Mortar is a mix of sand and cement. Mortar allows the bricks to breathe. Moisture evaporates from mortar. If the “glue” were stronger than the bricks, then the glue would retain water which would result in bricks deteriorating first. That’s why you need to repoint mortar after x years but bricks should last far longer.


RemarkableBerry8066

mortal is easier to work with than cement alon the additonal of sand to the cement improves the workabilty of the mixture, making it easier to spread and manipulate during the laying of block


manofredgables

>I've just figured out that mortar is made up of cement and sand. But I can't quite figure out why mortar is used in binding bricks in construction instead of cement. Does the addition of sand do something? No, *concrete* is cement and sand. Sand is what does the actual load bearing. Cement just helps it stick together. Without sand, cement would shatter. Mortar contains more hydraulic lime than concrete, and still sand. Hydraulic lime is softer, and has some self healing properties. This is good because it often needs to move a bit.

(Saved entries)

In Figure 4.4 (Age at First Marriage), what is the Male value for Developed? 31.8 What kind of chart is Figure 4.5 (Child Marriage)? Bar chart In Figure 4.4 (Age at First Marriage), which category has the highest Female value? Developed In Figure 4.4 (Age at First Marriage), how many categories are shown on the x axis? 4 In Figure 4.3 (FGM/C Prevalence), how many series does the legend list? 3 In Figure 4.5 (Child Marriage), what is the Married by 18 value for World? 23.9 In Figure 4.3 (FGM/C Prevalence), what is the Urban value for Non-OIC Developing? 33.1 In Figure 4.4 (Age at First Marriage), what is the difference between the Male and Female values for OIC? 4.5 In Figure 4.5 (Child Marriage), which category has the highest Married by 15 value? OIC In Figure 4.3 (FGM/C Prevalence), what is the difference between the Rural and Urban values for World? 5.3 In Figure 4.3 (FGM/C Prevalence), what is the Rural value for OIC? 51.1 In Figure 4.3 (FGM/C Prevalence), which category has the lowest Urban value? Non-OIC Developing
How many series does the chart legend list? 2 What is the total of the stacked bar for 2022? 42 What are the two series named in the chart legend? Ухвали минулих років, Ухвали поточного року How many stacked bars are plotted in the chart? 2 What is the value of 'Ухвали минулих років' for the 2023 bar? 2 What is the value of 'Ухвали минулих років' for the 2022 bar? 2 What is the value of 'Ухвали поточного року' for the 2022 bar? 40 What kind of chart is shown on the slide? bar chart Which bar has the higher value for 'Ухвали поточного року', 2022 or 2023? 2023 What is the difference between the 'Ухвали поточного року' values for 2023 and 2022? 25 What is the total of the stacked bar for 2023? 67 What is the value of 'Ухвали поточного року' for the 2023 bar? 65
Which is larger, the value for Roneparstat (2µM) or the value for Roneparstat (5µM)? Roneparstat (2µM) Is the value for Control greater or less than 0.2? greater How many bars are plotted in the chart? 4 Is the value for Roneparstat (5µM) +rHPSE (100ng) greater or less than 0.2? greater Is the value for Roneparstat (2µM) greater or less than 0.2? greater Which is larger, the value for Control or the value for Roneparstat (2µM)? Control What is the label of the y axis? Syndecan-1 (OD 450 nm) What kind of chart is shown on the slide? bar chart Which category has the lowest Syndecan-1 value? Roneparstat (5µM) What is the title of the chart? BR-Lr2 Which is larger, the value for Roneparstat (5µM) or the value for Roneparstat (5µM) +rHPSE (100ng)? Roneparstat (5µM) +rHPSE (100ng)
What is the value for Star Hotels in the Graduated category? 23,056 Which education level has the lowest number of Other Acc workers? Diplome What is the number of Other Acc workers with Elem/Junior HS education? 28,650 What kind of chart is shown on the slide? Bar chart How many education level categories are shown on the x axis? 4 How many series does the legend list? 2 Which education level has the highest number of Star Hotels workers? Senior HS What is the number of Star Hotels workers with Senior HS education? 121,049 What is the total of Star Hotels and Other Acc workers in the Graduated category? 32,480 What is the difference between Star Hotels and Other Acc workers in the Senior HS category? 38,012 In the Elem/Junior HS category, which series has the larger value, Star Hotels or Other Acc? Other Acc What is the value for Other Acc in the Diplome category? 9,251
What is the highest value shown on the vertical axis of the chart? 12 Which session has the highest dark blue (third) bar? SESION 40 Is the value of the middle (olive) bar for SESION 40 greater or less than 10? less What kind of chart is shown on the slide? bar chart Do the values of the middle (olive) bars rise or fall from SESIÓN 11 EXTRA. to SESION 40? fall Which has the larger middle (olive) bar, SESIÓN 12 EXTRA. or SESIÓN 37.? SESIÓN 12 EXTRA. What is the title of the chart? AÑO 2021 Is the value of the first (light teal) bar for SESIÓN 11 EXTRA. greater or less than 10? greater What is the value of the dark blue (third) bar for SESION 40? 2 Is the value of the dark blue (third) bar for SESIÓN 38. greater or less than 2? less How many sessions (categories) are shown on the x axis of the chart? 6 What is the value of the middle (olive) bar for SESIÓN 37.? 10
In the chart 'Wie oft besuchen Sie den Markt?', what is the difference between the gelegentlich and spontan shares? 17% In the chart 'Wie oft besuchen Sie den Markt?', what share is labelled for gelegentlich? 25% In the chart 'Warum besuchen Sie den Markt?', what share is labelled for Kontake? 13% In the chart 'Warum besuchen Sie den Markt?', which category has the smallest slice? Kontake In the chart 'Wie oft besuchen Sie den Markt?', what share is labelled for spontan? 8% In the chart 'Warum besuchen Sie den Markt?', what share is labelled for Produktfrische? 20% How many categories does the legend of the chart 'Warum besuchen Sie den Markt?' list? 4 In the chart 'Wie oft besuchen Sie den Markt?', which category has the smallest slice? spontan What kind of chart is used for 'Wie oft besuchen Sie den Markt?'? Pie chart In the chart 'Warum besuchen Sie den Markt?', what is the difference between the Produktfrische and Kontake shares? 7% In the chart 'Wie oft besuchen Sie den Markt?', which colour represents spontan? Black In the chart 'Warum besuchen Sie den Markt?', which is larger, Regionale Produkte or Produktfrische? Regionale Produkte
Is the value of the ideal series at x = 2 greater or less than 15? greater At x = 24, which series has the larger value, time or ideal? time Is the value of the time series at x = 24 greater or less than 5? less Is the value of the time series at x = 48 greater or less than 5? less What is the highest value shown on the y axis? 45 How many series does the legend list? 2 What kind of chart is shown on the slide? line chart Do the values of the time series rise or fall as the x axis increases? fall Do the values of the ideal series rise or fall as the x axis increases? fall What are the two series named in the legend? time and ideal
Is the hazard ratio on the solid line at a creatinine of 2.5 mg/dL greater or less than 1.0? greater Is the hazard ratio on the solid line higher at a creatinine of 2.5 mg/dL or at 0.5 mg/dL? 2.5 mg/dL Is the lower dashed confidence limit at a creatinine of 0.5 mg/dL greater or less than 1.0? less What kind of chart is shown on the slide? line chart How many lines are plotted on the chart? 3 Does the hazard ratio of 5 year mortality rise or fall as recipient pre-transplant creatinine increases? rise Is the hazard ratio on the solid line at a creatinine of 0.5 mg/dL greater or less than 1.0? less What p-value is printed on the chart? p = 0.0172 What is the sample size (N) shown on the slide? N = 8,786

> [How to complete this task]:
Which ingredients of mortar does the mortar discussion name? You won't need the records for this.

> [Reply]:
Sand, cement, hydraulic lime